- [Reading text]:
Scientists at NUI Galway have achieved positive early stage results from a study looking at a possible treatment for osteoarthritis using stem cells.
Researchers at the Regenerative Medicine Institute said the results indicate that the treatment could be ready for use in patients within five years.
Osteoarthritis affects more than 400,000 people in Ireland, and 70 million across the EU.
The disease causes the painful degeneration of cartilage in joints and is the most common form of arthritis.
The NUI Galway team is part of an EU funded project involving partners in seven countries, which is examining whether stem cell therapy can help treat osteoarthritis by regenerating joints.
The group is testing stem cells derived from fat, which is injected into joints.
Fat stem cells are considered a good alternative to bone-marrow derived stem cells, as they are available in large quantities and can be harvested using minimally invasive techniques.

- [Task to carry out]: Transcribe word for word the part of the osteoarthritis study text that begins with the words containing "Researchers at the" and ends with "form of arthritis.".

- [Recorded data]:
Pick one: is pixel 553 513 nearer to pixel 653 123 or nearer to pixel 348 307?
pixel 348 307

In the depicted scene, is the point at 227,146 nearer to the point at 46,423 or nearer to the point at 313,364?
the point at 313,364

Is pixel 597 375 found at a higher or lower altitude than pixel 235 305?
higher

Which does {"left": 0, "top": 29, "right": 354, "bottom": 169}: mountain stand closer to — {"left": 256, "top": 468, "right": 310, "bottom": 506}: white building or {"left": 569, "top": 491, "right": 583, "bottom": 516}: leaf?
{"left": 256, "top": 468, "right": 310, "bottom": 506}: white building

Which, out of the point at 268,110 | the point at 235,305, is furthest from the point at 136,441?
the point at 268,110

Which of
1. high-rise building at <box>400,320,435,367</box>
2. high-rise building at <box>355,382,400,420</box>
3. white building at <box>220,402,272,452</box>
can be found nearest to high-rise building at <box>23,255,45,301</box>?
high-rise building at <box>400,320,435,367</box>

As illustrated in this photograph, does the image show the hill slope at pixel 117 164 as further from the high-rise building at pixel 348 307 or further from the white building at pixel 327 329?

==

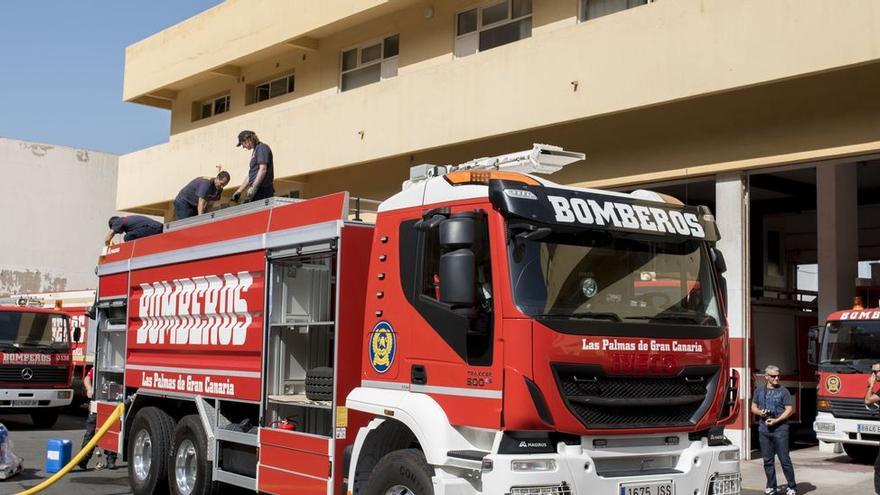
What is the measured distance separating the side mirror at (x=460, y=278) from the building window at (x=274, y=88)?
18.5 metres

- [Answer space]:
Researchers at the Regenerative Medicine Institute said the results indicate that the treatment could be ready for use in patients within five years.
Osteoarthritis affects more than 400,000 people in Ireland, and 70 million across the EU.
The disease causes the painful degeneration of cartilage in joints and is the most common form of arthritis.